By Vinay Chand     Jul 29, 2008 in World
In what is thought to be another show of Moscow's resurgent ambitions, Russian explorers jumped into the world's deepest lake, Baikal in Siberia.
Led by Arthur Chilingarov, a scientist who was also a part of an earlier mission to the North Pole in a region where vast resources of Oil and Natural gas thrive, the mission took the divers into the very depths of Lake Baikal, the deepest lake in the world, which is tucked away in the remote hills of south-east Siberia.
A report by Reuters stated:
The mission's twin submersibles -- used last year to plant a Russian flag on the North Pole seabed -- slipped into the choppy waters just after dawn and descended 1,680 metres (5,510 feet) to the lake's deepest point, setting a world record for freshwater submersion.
Each of the bright-red Mir-1 and Mir-2 craft carried three scientists.
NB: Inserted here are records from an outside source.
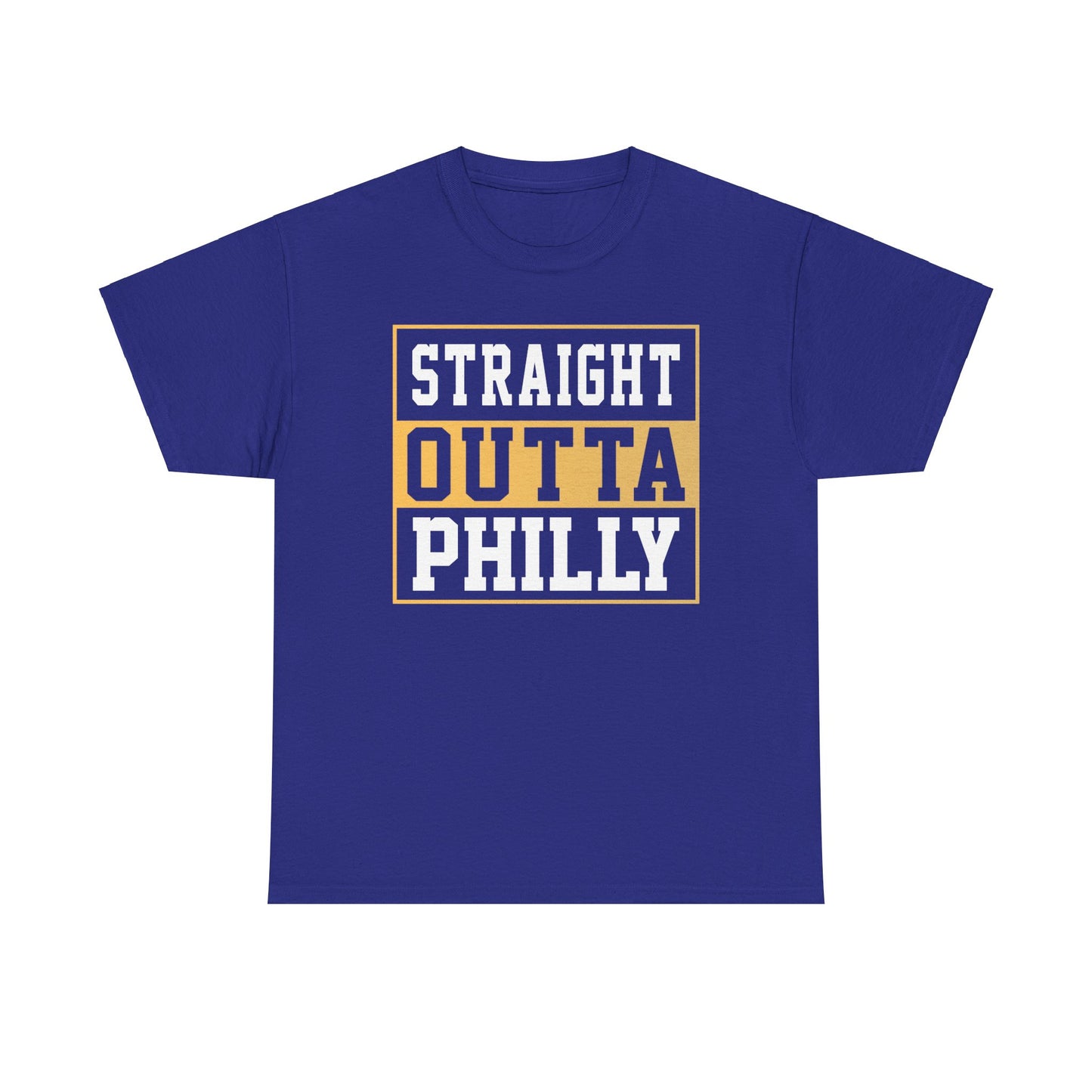 Straight Outta Philly - Tee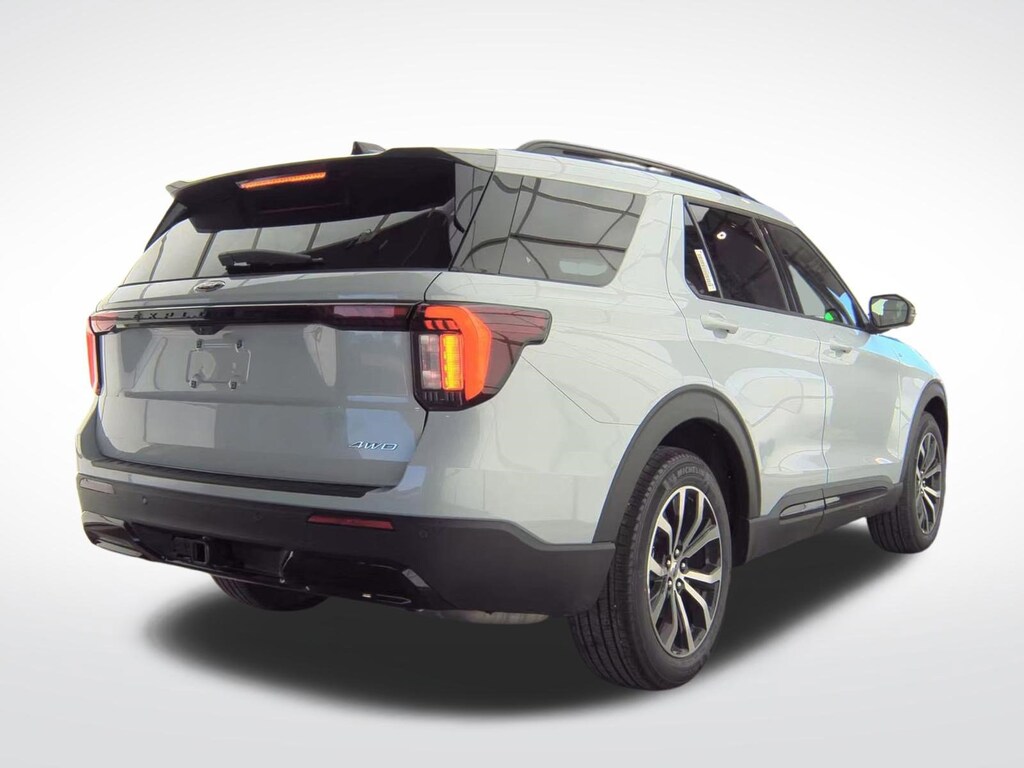 Used 2026 Ford Explorer ST-Line ST-Line 4WD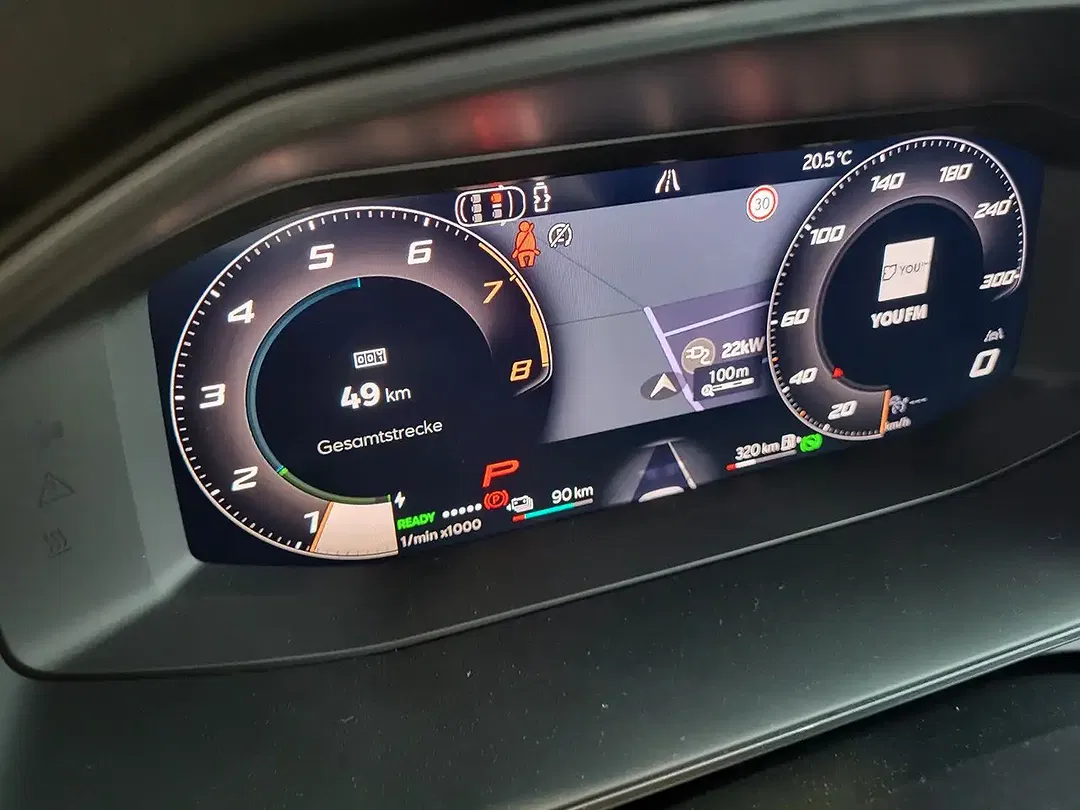 CUPRA Leon 1.5 PHEV DSG - Thumbnail 11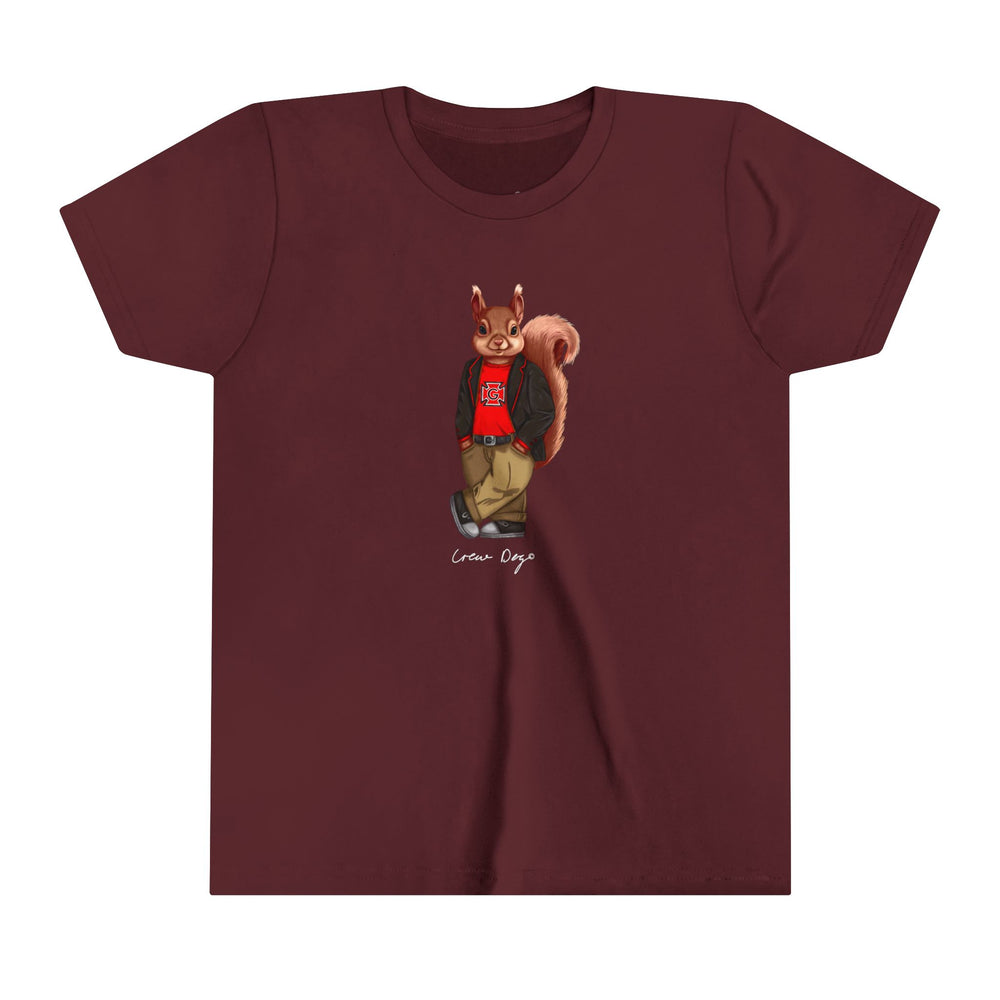 
                      
                        Grinnell College Baby Tee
Chilingarov was with reporters who watched from a mission-control point on a nearby platform.
Russian officials hailed the five-hour expedition, due to take seabed samples and document Baikal's unique flora and fauna, as a new chapter in Russian science.
Lake Baikal reportedly contains over 20 per cent of the world's total unfrozen freshwater.
The earlier mission to the North Pole, was slammed by Canada who at the time, accused Moscow of behaving like a 15th Century explorer.
Clearly the Russians have stood up to the challenge with this fabulous record.